#### [Exercise instructions]
All records must be restated word for word.

[Collected data entries]
# # # #

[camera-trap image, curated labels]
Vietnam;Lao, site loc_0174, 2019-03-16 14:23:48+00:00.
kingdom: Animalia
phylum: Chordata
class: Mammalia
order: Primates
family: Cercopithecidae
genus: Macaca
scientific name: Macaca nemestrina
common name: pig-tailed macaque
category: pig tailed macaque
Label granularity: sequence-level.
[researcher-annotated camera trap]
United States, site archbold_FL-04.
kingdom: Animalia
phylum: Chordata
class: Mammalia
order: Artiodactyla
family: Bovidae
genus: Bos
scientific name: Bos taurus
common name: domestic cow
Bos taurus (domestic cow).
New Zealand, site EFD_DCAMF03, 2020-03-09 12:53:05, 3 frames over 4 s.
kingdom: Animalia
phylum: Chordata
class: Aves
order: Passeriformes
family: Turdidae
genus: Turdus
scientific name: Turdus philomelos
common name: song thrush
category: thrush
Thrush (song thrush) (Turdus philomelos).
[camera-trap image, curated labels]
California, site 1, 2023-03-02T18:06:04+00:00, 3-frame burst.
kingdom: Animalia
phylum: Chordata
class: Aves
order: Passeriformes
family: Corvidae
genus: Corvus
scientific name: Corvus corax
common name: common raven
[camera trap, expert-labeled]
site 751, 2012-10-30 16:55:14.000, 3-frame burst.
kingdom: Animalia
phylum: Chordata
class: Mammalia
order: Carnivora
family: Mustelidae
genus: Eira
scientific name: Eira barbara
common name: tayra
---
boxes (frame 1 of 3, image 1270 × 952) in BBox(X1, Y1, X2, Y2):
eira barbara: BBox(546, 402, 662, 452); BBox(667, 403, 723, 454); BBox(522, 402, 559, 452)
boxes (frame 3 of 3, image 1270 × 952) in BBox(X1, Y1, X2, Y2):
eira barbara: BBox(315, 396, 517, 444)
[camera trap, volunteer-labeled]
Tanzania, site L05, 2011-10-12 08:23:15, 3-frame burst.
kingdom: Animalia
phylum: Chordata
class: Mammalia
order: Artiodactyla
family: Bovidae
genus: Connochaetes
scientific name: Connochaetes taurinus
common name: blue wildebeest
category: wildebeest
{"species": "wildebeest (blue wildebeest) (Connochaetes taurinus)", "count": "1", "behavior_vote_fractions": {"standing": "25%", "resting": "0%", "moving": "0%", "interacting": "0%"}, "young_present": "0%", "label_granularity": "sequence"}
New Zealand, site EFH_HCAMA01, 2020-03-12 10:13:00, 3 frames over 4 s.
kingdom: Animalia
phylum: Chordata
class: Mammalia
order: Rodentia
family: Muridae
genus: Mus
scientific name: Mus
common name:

# # # #

#### [Exercise answer]
[camera-trap image, curated labels]
Vietnam;Lao, site loc_0174, 2019-03-16 14:23:48+00:00.
kingdom: Animalia
phylum: Chordata
class: Mammalia
order: Primates
family: Cercopithecidae
genus: Macaca
scientific name: Macaca nemestrina
common name: pig-tailed macaque
category: pig tailed macaque
Label granularity: sequence-level.
[researcher-annotated camera trap]
United States, site archbold_FL-04.
kingdom: Animalia
phylum: Chordata
class: Mammalia
order: Artiodactyla
family: Bovidae
genus: Bos
scientific name: Bos taurus
common name: domestic cow
Bos taurus (domestic cow).
New Zealand, site EFD_DCAMF03, 2020-03-09 12:53:05, 3 frames over 4 s.
kingdom: Animalia
phylum: Chordata
class: Aves
order: Passeriformes
family: Turdidae
genus: Turdus
scientific name: Turdus philomelos
common name: song thrush
category: thrush
Thrush (song thrush) (Turdus philomelos).
[camera-trap image, curated labels]
California, site 1, 2023-03-02T18:06:04+00:00, 3-frame burst.
kingdom: Animalia
phylum: Chordata
class: Aves
order: Passeriformes
family: Corvidae
genus: Corvus
scientific name: Corvus corax
common name: common raven
[camera trap, expert-labeled]
site 751, 2012-10-30 16:55:14.000, 3-frame burst.
kingdom: Animalia
phylum: Chordata
class: Mammalia
order: Carnivora
family: Mustelidae
genus: Eira
scientific name: Eira barbara
common name: tayra
---
boxes (frame 1 of 3, image 1270 × 952) in BBox(X1, Y1, X2, Y2):
eira barbara: BBox(546, 402, 662, 452); BBox(667, 403, 723, 454); BBox(522, 402, 559, 452)
boxes (frame 3 of 3, image 1270 × 952) in BBox(X1, Y1, X2, Y2):
eira barbara: BBox(315, 396, 517, 444)
[camera trap, volunteer-labeled]
Tanzania, site L05, 2011-10-12 08:23:15, 3-frame burst.
kingdom: Animalia
phylum: Chordata
class: Mammalia
order: Artiodactyla
family: Bovidae
genus: Connochaetes
scientific name: Connochaetes taurinus
common name: blue wildebeest
category: wildebeest
{"species": "wildebeest (blue wildebeest) (Connochaetes taurinus)", "count": "1", "behavior_vote_fractions": {"standing": "25%", "resting": "0%", "moving": "0%", "interacting": "0%"}, "young_present": "0%", "label_granularity": "sequence"}
New Zealand, site EFH_HCAMA01, 2020-03-12 10:13:00, 3 frames over 4 s.
kingdom: Animalia
phylum: Chordata
class: Mammalia
order: Rodentia
family: Muridae
genus: Mus
scientific name: Mus
common name:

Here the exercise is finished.